Franco – Prussian War 1870/1971 – Der Altkrieger
Born in the revolutionary year of 1848, it must have been an omen for my Great-Grandfather. At the age of 18 he first fought in the victorious Austro-Prussian Seven Week War. The Prussian military leader Otto von Bismarck defeated Austria and was thus able to unite northern Germany.Three years later, Gerhard was present again when more German history was written during the Franco-Prussian war of 1870/1871. Von Bismarck used an international event as an excuse to challenge the French to declare war on Germany. (The immediate cause of the Franco-Prussian War was the candidacy of Prince Leopold of Hohenzollern-Sigmaringen for the Spanish throne, which raised the possibility of a combination of Prussia and Spain against France.) France took the bait and Germany crushed their armies. Von Bismarck was now also able to unite the southern part of Germany. On the 1st of January 1871 Germany as we know it today was finally pronounced. At the Treaty of Versailles the Prussian King Wilhelm I was crowned as the German Empire.
On his return from this war my Great-Great Grandfather moved across the border to Ootmarsum in the Netherlands where he married my Great-Grandmother.
Gerhard apparently often told family and friends about his participation in the Franco-Prussian War as he became known amongst them as Der Altkrieger (The Veteran).

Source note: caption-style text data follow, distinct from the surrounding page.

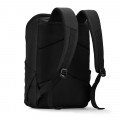Balo Laptop 15.6 Mikkor The Kalino Black (TKLBP001)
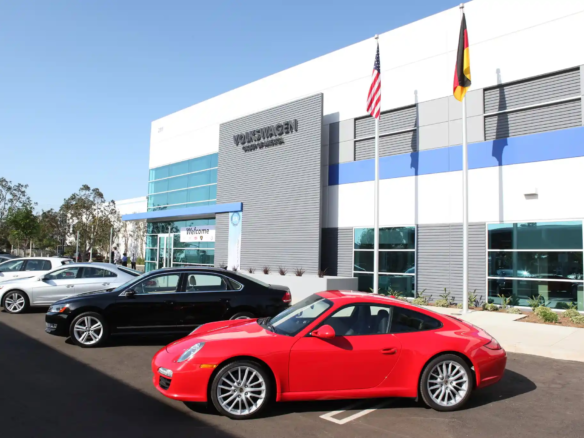 ca-camarillo-industrial-auto-manufacturing-plant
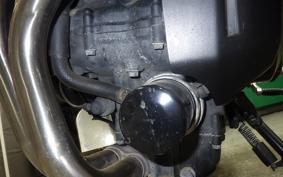 YAMAHA MT-07 ABS 2017 RM07J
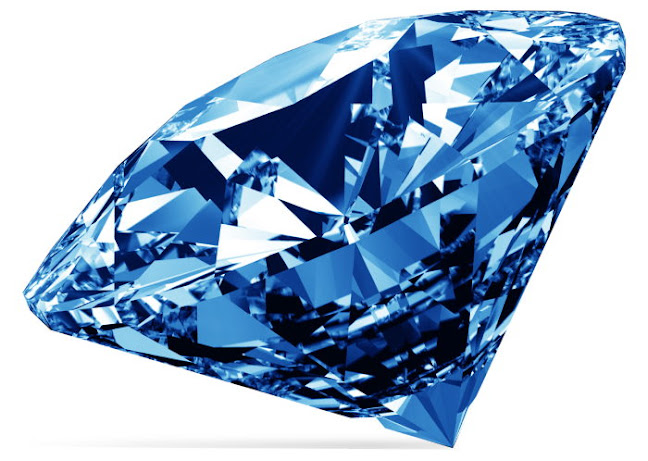 agora-xrysou.com (χονδρική) - Αθήνα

Memorabilia France – Prussian War 1870 – 1871
These three pictures were made in September 2022 and are from a display in Sudeley Castle in the UK. Here Emma Deny (1823-1900) has an enormous collection of information that she collected during her lifetime. During the Siege of Paris, Emma’s cousin Alice and her family were trapped here and her husband brought these items back with him to the UK.
Unfortunately, the Prussian rulers were much better at warfare than at democratic government, the Constitution of 1848 had not delivered the level of involvement in governing demanded by the people. A very conservative policy following the unification in 1871, alienating most people from their politicians.
After the Franco-Prussian war in 1870/1871 two important developments happened:
- Prussia and its northern German territories united with the southern part of Germany. This became the start of Germany as we know it.
- Bolstered by the victory and the unification, Germany now wanted to obtain its own position on the world theatre.
This put Germany right in competition with Britain who was the global superpower of the day. Germany had a great (Prussian) army but didn’t have a strong naval force, rather the opposite of the British situated. ‘Britannia ruled the waves”.
At the beginning of the 20th century this foreign policy lead to the situation that Germany had become internationally isolated. This seemingly unavoidably lead to WWI.
In the following two World Wars we see our own Buddes on both sides of these ugly wars. Because of his resistance activities, my father Herman Petrus (1920 – 1977) ended up in the concentration camp of Vught. And the Buddes in Wietmarschen suffered two terrible war losses, Josef dies on a French battlefield in 1915 during WWI and Johan in Russia during WWII in 1944.